## Exercise brief
From the psychiatry interview, retype word for word the passage that begins with "This approach can" and ends with "addiction and trauma.".

EM: Can you tell us a little bit about the work you do?

BJ: I was trained as an MD and a psychiatrist (both in Belgium and the US) and was trained in both psychodynamic and cognitive therapy. I am a firm believer in teamwork and interdisciplinary collaboration in the spirit of what has been called “bio-psycho-social model.” I do not, however, like that name, which, poorly interpreted, can encourage the fragmentation of care. I favor a holistic model where we look at the entire patient/client history, emotions, physiology (including diet, exercise), and her or his environment, family, work (or lack there of), housing (or lack there of), social support (or lack there of) etc.

I worked for 12 years in Belgium, half the time in an inpatient unit and half in private practice. I moved to Los Angeles in 2000 and have since worked in one of its County hospitals with people who mostly have no insurance. I have worked on the inpatient and outpatient services, in a crowded emergency room, and, for five years, in a “field based” program, “field” being the street, jail, board and care, private house. I tried to engage and help “patients” that our traditional system could not keep in treatment.

This approach can help prevent them from falling into homelessness, or into jail or into the “revolving doors” of our remaining psychiatric hospitals. For the last two years I also have a small private practice in Los Angeles where, in order to have the time and freedom to offer the quality of care I want, I do not deal with any insurance system. One of my specialties is Borderline Personality Disorder but of course over my 30 years of practice I have worked with sufferers of differing torments–psychoses, depression, addiction and trauma.

EM: You’ve written a long essay called “Rethinking Psychiatry: From Locked in to Locked Out.” Can you tell us a little bit about its intentions and findings?

BG: My need to write the essay stemmed from a combination of sadness and indignation vis à vis the current state of care and access to care for patients with psychological/psychiatric problems.

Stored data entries
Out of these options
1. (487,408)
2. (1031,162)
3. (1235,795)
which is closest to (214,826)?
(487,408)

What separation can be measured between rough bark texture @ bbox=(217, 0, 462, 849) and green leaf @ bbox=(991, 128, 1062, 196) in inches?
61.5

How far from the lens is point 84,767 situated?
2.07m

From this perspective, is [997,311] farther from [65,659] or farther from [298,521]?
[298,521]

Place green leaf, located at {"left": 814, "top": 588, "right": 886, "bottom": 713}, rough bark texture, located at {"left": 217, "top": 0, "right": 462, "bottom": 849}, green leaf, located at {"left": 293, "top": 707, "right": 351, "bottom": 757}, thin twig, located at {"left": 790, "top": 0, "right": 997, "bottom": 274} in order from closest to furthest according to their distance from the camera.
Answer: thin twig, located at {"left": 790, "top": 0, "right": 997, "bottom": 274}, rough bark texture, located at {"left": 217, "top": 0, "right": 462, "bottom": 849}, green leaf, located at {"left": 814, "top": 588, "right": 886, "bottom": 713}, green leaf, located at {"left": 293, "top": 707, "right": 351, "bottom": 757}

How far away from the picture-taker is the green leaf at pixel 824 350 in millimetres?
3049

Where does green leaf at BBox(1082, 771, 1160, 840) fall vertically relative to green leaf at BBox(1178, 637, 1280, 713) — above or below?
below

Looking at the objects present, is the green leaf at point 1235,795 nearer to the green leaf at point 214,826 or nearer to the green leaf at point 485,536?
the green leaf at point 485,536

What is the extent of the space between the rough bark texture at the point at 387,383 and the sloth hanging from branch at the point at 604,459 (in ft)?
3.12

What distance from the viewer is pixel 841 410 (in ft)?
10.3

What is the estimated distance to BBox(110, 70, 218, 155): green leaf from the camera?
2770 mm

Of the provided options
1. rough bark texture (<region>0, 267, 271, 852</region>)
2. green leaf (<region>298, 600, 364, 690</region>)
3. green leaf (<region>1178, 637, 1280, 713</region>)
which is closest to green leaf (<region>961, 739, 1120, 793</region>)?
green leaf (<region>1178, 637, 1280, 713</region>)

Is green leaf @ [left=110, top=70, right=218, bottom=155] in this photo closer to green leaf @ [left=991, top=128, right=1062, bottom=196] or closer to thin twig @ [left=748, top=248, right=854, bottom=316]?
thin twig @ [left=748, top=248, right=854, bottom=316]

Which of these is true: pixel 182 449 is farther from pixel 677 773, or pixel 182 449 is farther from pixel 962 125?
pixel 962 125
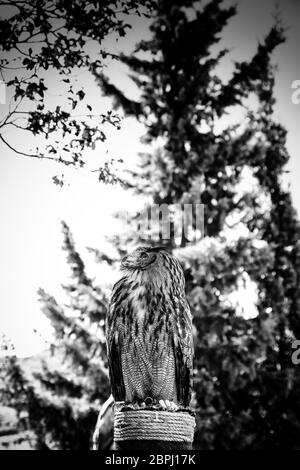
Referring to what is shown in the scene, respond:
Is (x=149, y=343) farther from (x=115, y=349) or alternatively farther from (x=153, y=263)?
(x=153, y=263)

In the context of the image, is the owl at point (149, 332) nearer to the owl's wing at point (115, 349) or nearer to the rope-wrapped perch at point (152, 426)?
the owl's wing at point (115, 349)

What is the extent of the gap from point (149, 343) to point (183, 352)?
0.20 meters

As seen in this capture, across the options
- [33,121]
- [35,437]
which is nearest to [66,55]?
[33,121]

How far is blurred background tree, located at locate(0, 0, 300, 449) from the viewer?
6793mm

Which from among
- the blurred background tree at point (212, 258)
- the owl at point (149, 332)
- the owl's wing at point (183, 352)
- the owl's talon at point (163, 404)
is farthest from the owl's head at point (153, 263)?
the blurred background tree at point (212, 258)

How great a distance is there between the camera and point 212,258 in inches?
266

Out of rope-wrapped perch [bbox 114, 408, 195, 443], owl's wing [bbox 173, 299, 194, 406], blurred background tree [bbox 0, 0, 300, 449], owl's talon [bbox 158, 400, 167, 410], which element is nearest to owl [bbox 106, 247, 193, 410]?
owl's wing [bbox 173, 299, 194, 406]

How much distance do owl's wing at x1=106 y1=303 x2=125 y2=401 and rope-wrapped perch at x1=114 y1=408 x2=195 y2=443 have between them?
1.21 feet

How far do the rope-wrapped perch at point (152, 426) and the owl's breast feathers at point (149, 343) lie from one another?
0.27m

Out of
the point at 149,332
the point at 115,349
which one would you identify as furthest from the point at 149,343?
the point at 115,349

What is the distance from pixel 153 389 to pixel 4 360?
587 centimetres

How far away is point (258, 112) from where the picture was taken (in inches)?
389

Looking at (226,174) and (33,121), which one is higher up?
(226,174)

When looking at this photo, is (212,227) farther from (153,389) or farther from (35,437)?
(153,389)
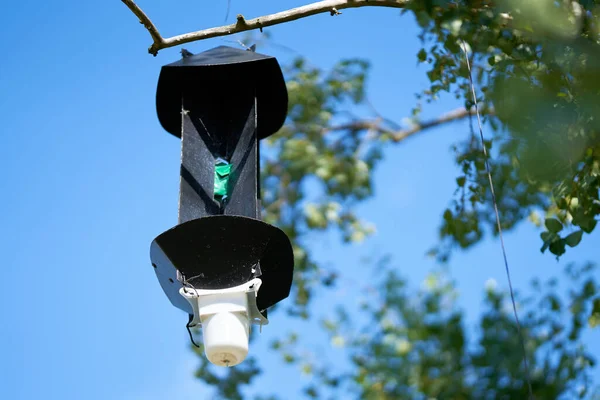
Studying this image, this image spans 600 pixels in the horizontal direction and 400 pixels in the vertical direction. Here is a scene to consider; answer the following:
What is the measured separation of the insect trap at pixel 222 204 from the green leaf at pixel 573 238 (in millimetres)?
1033

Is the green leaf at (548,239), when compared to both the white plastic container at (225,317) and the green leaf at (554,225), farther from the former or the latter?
the white plastic container at (225,317)

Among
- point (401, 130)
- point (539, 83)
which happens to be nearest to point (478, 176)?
point (539, 83)

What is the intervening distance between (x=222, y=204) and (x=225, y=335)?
0.52 m

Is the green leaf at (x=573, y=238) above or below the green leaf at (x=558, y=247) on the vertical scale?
above

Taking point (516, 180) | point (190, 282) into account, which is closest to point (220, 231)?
point (190, 282)

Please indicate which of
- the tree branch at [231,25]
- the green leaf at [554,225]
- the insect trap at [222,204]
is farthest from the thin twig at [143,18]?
the green leaf at [554,225]

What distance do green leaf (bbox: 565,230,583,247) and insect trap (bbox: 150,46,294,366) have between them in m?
1.03

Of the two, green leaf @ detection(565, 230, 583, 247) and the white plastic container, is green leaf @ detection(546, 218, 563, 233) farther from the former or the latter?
the white plastic container

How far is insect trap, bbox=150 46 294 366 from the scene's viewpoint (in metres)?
2.55

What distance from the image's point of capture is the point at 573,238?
3.16m

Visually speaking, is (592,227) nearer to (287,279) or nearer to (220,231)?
(287,279)

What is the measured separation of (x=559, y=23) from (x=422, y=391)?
3.56 meters

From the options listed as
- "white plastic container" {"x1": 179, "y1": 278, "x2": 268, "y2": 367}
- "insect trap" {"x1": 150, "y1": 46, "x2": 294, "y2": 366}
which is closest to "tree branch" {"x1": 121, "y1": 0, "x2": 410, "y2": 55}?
"insect trap" {"x1": 150, "y1": 46, "x2": 294, "y2": 366}

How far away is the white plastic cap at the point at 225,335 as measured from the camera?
2.48 metres
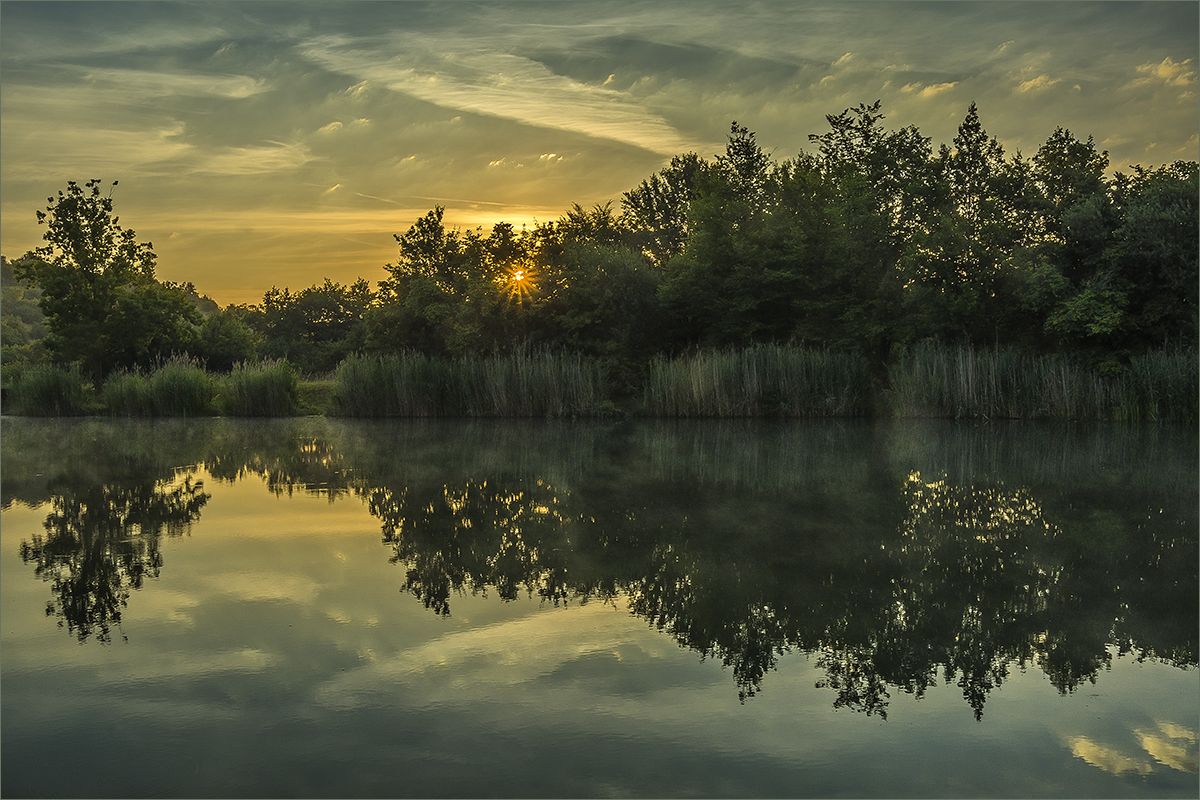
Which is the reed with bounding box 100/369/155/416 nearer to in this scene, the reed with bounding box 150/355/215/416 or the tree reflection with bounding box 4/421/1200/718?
the reed with bounding box 150/355/215/416

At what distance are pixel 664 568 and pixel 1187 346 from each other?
19487mm

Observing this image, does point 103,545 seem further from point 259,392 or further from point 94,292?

## Problem solution
This approach can help prevent them from falling into homelessness, or into jail or into the “revolving doors” of our remaining psychiatric hospitals. For the last two years I also have a small private practice in Los Angeles where, in order to have the time and freedom to offer the quality of care I want, I do not deal with any insurance system. One of my specialties is Borderline Personality Disorder but of course over my 30 years of practice I have worked with sufferers of differing torments–psychoses, depression, addiction and trauma.